確かに言ったことは間違いではないかもしれない、俺が不甲斐ないかもしれない。
だとしても言われた言葉の力が強いよ。
「すいません」
二人に形だけの謝罪をした。
「わざわざ謝らなくていいのに」
ダサいと言った張本人が白姫さんだろ!
思わず声に出してツッコミたくなった。
「私こそきつい言い方してごめんね、けどさこんな状況になっているのは強助も関係しているわけで・・・・・・そもそもなんで一緒にケーキを食べる流れになったの?」
優華が真相を知りたそうにしている。
これは話を変える良いチャンスだ。
「俺も気になっていたから聞いてみたいよ」
「私が誘ったんです!」
俺と同じく様子を見守っていた妹の七夏実が会話に入り込み答える。
「どうしても隣にいる白姫さんと食べたくて」
「七夏実ちゃん」
白姫さんがうっとりとした顔になる。
「七夏実ちゃん、そう呼ぶくらいには仲がいいんだね」
優華の目が暗くなる。
ハイライトが消えているように感じる。
姉さんイカついです。
「同じスイーツ好きとしてすぐに気があってさ」
白姫さんはビクともしない。
心臓に毛が生えている系なのか?
「私もスイーツ好きなんだけどな〜〜」
決して出ているわけではないが、優華と白姫さんの間にはビリビリとした電流が流れているように見える。
「優華姉も今度誘おうと思っていたんです!!」
「そうそう。私だけ特別ってわけじゃないから、黒妃さんも怒る必要ない」
「怒ってないけどー?」
棒読みチックに言っているため本心でそう思っていないことは明白だった。
「ならいっか!」
白姫さんの言葉に明らかに怒りが増している優華。
「そういえば気になってたんだけど」
「なんですか?」
優華がさりげなく敬語になっているのが怖い。
「黒妃さんはなんで私が本咲と七夏実ちゃんと話してる所に丁度よくきたの?」
ビクッと驚いた反応をする優華。
「七夏実ちゃんが誘うのを忘れてたわけだしさ、今日ケーキを食べること知らないよね?」
「たまたまだよ」
「ふ〜ん。たまたま、ね」
フォークを持ち標準を定めているように回す白姫さん。
「偶然・・・・・・というよりも、声が聞こえたから。強助と七夏実ちゃんの声が」
「声が聞こえただけで出てくるんだ。お隣なんだから、声が聞こえるなんてことたくさんあるはずなのに」
「それは・・・・・・」
「声が聞こえると毎回外に出てるの?」
「いえ」
「じゃあ今回家から出たのはなにか理由があるってことだ」
優華が苦虫を噛むような表情になっている。
白姫さんは尋問を楽しんでいるようだ。
「どんな理由なの?」
悪徳警官か激論破弁護士か。
そう感じてしまうほど、白姫さんから出る圧は力と怖さがあった。
さっきは、弄ったり笑ったりしていたのに、いまは真面目な雰囲気で圧を強めて問い詰めている。

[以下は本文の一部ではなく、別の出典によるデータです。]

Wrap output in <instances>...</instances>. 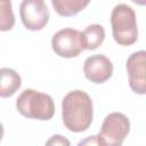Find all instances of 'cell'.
<instances>
[{
  "instance_id": "obj_6",
  "label": "cell",
  "mask_w": 146,
  "mask_h": 146,
  "mask_svg": "<svg viewBox=\"0 0 146 146\" xmlns=\"http://www.w3.org/2000/svg\"><path fill=\"white\" fill-rule=\"evenodd\" d=\"M19 16L23 25L30 31H40L49 22V10L44 0H23Z\"/></svg>"
},
{
  "instance_id": "obj_9",
  "label": "cell",
  "mask_w": 146,
  "mask_h": 146,
  "mask_svg": "<svg viewBox=\"0 0 146 146\" xmlns=\"http://www.w3.org/2000/svg\"><path fill=\"white\" fill-rule=\"evenodd\" d=\"M22 86L21 75L13 68H0V97H11Z\"/></svg>"
},
{
  "instance_id": "obj_11",
  "label": "cell",
  "mask_w": 146,
  "mask_h": 146,
  "mask_svg": "<svg viewBox=\"0 0 146 146\" xmlns=\"http://www.w3.org/2000/svg\"><path fill=\"white\" fill-rule=\"evenodd\" d=\"M89 3L90 0H51V5L55 11L64 17L75 16Z\"/></svg>"
},
{
  "instance_id": "obj_3",
  "label": "cell",
  "mask_w": 146,
  "mask_h": 146,
  "mask_svg": "<svg viewBox=\"0 0 146 146\" xmlns=\"http://www.w3.org/2000/svg\"><path fill=\"white\" fill-rule=\"evenodd\" d=\"M112 34L120 46H131L138 39V26L135 10L125 5H116L111 14Z\"/></svg>"
},
{
  "instance_id": "obj_15",
  "label": "cell",
  "mask_w": 146,
  "mask_h": 146,
  "mask_svg": "<svg viewBox=\"0 0 146 146\" xmlns=\"http://www.w3.org/2000/svg\"><path fill=\"white\" fill-rule=\"evenodd\" d=\"M3 125H2V123H0V141H1V139H2V137H3Z\"/></svg>"
},
{
  "instance_id": "obj_8",
  "label": "cell",
  "mask_w": 146,
  "mask_h": 146,
  "mask_svg": "<svg viewBox=\"0 0 146 146\" xmlns=\"http://www.w3.org/2000/svg\"><path fill=\"white\" fill-rule=\"evenodd\" d=\"M83 73L89 81L96 84H100L110 80V78L112 76L113 64L110 58L104 55H92L84 60Z\"/></svg>"
},
{
  "instance_id": "obj_7",
  "label": "cell",
  "mask_w": 146,
  "mask_h": 146,
  "mask_svg": "<svg viewBox=\"0 0 146 146\" xmlns=\"http://www.w3.org/2000/svg\"><path fill=\"white\" fill-rule=\"evenodd\" d=\"M129 75V86L138 95L146 94V52L144 50L132 52L125 63Z\"/></svg>"
},
{
  "instance_id": "obj_2",
  "label": "cell",
  "mask_w": 146,
  "mask_h": 146,
  "mask_svg": "<svg viewBox=\"0 0 146 146\" xmlns=\"http://www.w3.org/2000/svg\"><path fill=\"white\" fill-rule=\"evenodd\" d=\"M17 111L27 119L50 120L55 114V104L48 94L34 89H25L16 99Z\"/></svg>"
},
{
  "instance_id": "obj_5",
  "label": "cell",
  "mask_w": 146,
  "mask_h": 146,
  "mask_svg": "<svg viewBox=\"0 0 146 146\" xmlns=\"http://www.w3.org/2000/svg\"><path fill=\"white\" fill-rule=\"evenodd\" d=\"M51 47L55 54L59 57H76L83 50L81 32L72 27L62 29L54 34L51 39Z\"/></svg>"
},
{
  "instance_id": "obj_1",
  "label": "cell",
  "mask_w": 146,
  "mask_h": 146,
  "mask_svg": "<svg viewBox=\"0 0 146 146\" xmlns=\"http://www.w3.org/2000/svg\"><path fill=\"white\" fill-rule=\"evenodd\" d=\"M94 105L90 96L82 90L70 91L62 102L64 125L72 132L86 131L92 122Z\"/></svg>"
},
{
  "instance_id": "obj_13",
  "label": "cell",
  "mask_w": 146,
  "mask_h": 146,
  "mask_svg": "<svg viewBox=\"0 0 146 146\" xmlns=\"http://www.w3.org/2000/svg\"><path fill=\"white\" fill-rule=\"evenodd\" d=\"M46 144L47 145H66V146H68L70 141L66 138H64L63 136H60V135H54L50 139L47 140Z\"/></svg>"
},
{
  "instance_id": "obj_10",
  "label": "cell",
  "mask_w": 146,
  "mask_h": 146,
  "mask_svg": "<svg viewBox=\"0 0 146 146\" xmlns=\"http://www.w3.org/2000/svg\"><path fill=\"white\" fill-rule=\"evenodd\" d=\"M83 50H94L98 48L105 39V30L100 24H91L81 32Z\"/></svg>"
},
{
  "instance_id": "obj_12",
  "label": "cell",
  "mask_w": 146,
  "mask_h": 146,
  "mask_svg": "<svg viewBox=\"0 0 146 146\" xmlns=\"http://www.w3.org/2000/svg\"><path fill=\"white\" fill-rule=\"evenodd\" d=\"M15 25L11 0H0V31H10Z\"/></svg>"
},
{
  "instance_id": "obj_4",
  "label": "cell",
  "mask_w": 146,
  "mask_h": 146,
  "mask_svg": "<svg viewBox=\"0 0 146 146\" xmlns=\"http://www.w3.org/2000/svg\"><path fill=\"white\" fill-rule=\"evenodd\" d=\"M130 131L129 119L120 112H113L106 115L97 137L98 145L120 146Z\"/></svg>"
},
{
  "instance_id": "obj_14",
  "label": "cell",
  "mask_w": 146,
  "mask_h": 146,
  "mask_svg": "<svg viewBox=\"0 0 146 146\" xmlns=\"http://www.w3.org/2000/svg\"><path fill=\"white\" fill-rule=\"evenodd\" d=\"M131 1L138 6H145L146 5V0H131Z\"/></svg>"
}]
</instances>
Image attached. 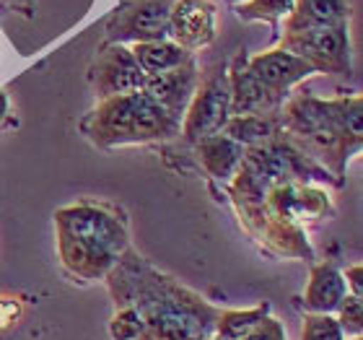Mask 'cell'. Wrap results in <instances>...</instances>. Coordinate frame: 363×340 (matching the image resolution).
<instances>
[{
	"mask_svg": "<svg viewBox=\"0 0 363 340\" xmlns=\"http://www.w3.org/2000/svg\"><path fill=\"white\" fill-rule=\"evenodd\" d=\"M101 125L112 136V141H145L172 133L177 128V117L156 104L151 97L135 91L106 102Z\"/></svg>",
	"mask_w": 363,
	"mask_h": 340,
	"instance_id": "1",
	"label": "cell"
},
{
	"mask_svg": "<svg viewBox=\"0 0 363 340\" xmlns=\"http://www.w3.org/2000/svg\"><path fill=\"white\" fill-rule=\"evenodd\" d=\"M174 0H130L117 11L109 23L112 39H135L143 42H164L169 34Z\"/></svg>",
	"mask_w": 363,
	"mask_h": 340,
	"instance_id": "2",
	"label": "cell"
},
{
	"mask_svg": "<svg viewBox=\"0 0 363 340\" xmlns=\"http://www.w3.org/2000/svg\"><path fill=\"white\" fill-rule=\"evenodd\" d=\"M288 47L306 60L311 68H337L345 70L350 65L348 55V31L342 26H327V29H303L288 34Z\"/></svg>",
	"mask_w": 363,
	"mask_h": 340,
	"instance_id": "3",
	"label": "cell"
},
{
	"mask_svg": "<svg viewBox=\"0 0 363 340\" xmlns=\"http://www.w3.org/2000/svg\"><path fill=\"white\" fill-rule=\"evenodd\" d=\"M216 8L211 0H174L169 34L182 50H195L208 45L216 34Z\"/></svg>",
	"mask_w": 363,
	"mask_h": 340,
	"instance_id": "4",
	"label": "cell"
},
{
	"mask_svg": "<svg viewBox=\"0 0 363 340\" xmlns=\"http://www.w3.org/2000/svg\"><path fill=\"white\" fill-rule=\"evenodd\" d=\"M252 76L257 78V84H262L272 97L280 94L283 89H288L291 84H296L298 78L314 73L309 62L301 60L298 55L288 53V50H272V53L257 55L250 60L247 68Z\"/></svg>",
	"mask_w": 363,
	"mask_h": 340,
	"instance_id": "5",
	"label": "cell"
},
{
	"mask_svg": "<svg viewBox=\"0 0 363 340\" xmlns=\"http://www.w3.org/2000/svg\"><path fill=\"white\" fill-rule=\"evenodd\" d=\"M143 70L138 68L135 57L125 47H112L109 55L99 62V86L104 97H122V94H135L143 89Z\"/></svg>",
	"mask_w": 363,
	"mask_h": 340,
	"instance_id": "6",
	"label": "cell"
},
{
	"mask_svg": "<svg viewBox=\"0 0 363 340\" xmlns=\"http://www.w3.org/2000/svg\"><path fill=\"white\" fill-rule=\"evenodd\" d=\"M228 99H231V94H228L226 86L220 84V81H213V84L205 86V91H200V97H197L195 106L189 112L187 136L189 138L213 136L226 122Z\"/></svg>",
	"mask_w": 363,
	"mask_h": 340,
	"instance_id": "7",
	"label": "cell"
},
{
	"mask_svg": "<svg viewBox=\"0 0 363 340\" xmlns=\"http://www.w3.org/2000/svg\"><path fill=\"white\" fill-rule=\"evenodd\" d=\"M348 18L345 0H296L291 11V31L342 26Z\"/></svg>",
	"mask_w": 363,
	"mask_h": 340,
	"instance_id": "8",
	"label": "cell"
},
{
	"mask_svg": "<svg viewBox=\"0 0 363 340\" xmlns=\"http://www.w3.org/2000/svg\"><path fill=\"white\" fill-rule=\"evenodd\" d=\"M138 68L143 70V76H159L167 70H174L187 62V50H182L174 42H143L133 50Z\"/></svg>",
	"mask_w": 363,
	"mask_h": 340,
	"instance_id": "9",
	"label": "cell"
},
{
	"mask_svg": "<svg viewBox=\"0 0 363 340\" xmlns=\"http://www.w3.org/2000/svg\"><path fill=\"white\" fill-rule=\"evenodd\" d=\"M296 0H244L236 8V16L244 21H270L275 23L280 16H291Z\"/></svg>",
	"mask_w": 363,
	"mask_h": 340,
	"instance_id": "10",
	"label": "cell"
},
{
	"mask_svg": "<svg viewBox=\"0 0 363 340\" xmlns=\"http://www.w3.org/2000/svg\"><path fill=\"white\" fill-rule=\"evenodd\" d=\"M340 294H342V283L333 270L317 273L314 286H311V307H317V309H330V307L337 304L335 299H340Z\"/></svg>",
	"mask_w": 363,
	"mask_h": 340,
	"instance_id": "11",
	"label": "cell"
},
{
	"mask_svg": "<svg viewBox=\"0 0 363 340\" xmlns=\"http://www.w3.org/2000/svg\"><path fill=\"white\" fill-rule=\"evenodd\" d=\"M270 122L257 117V114H247V117H239L228 125V133L236 141H259V138L270 136Z\"/></svg>",
	"mask_w": 363,
	"mask_h": 340,
	"instance_id": "12",
	"label": "cell"
},
{
	"mask_svg": "<svg viewBox=\"0 0 363 340\" xmlns=\"http://www.w3.org/2000/svg\"><path fill=\"white\" fill-rule=\"evenodd\" d=\"M303 340H340V327L327 317L309 319L303 327Z\"/></svg>",
	"mask_w": 363,
	"mask_h": 340,
	"instance_id": "13",
	"label": "cell"
},
{
	"mask_svg": "<svg viewBox=\"0 0 363 340\" xmlns=\"http://www.w3.org/2000/svg\"><path fill=\"white\" fill-rule=\"evenodd\" d=\"M216 146L218 148H223V153H228V156H239V146L228 143V141H216ZM218 156L220 151H211V156H205V164L211 167V172H218ZM228 161H236V159H228Z\"/></svg>",
	"mask_w": 363,
	"mask_h": 340,
	"instance_id": "14",
	"label": "cell"
},
{
	"mask_svg": "<svg viewBox=\"0 0 363 340\" xmlns=\"http://www.w3.org/2000/svg\"><path fill=\"white\" fill-rule=\"evenodd\" d=\"M3 109H6V99L0 97V114H3Z\"/></svg>",
	"mask_w": 363,
	"mask_h": 340,
	"instance_id": "15",
	"label": "cell"
},
{
	"mask_svg": "<svg viewBox=\"0 0 363 340\" xmlns=\"http://www.w3.org/2000/svg\"><path fill=\"white\" fill-rule=\"evenodd\" d=\"M228 3H234V6H239V3H244V0H228Z\"/></svg>",
	"mask_w": 363,
	"mask_h": 340,
	"instance_id": "16",
	"label": "cell"
}]
</instances>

どんな状態にも一瞬で染まり、切り替えもはやくできる。
白姫さんはカメレオンみたいだな。
「白姫さんに答える必要はある?」
「特にないね」
「なら答えなくてもいいよね」
優華も反撃に出る。
だがそれだけで白姫さんは止まらない。
簡単に言い返してくる。
この二人の戦い。
傍観者である俺の実況と解説が止まらない。
「わかった。いいよ」
いいんかい!
まさかの優華の粘り勝ち、白姫さんの負けだ。
「黒妃さんの言ってることも理解できるから。ただ・・・・・・」
手にずっと持っていたフォークで目の前にあるショートケーキをひとすくいする。
「はい、あ〜ん」
口元にケーキを差し出してきた。
それは俺が傍観者でなくなることを意味していた。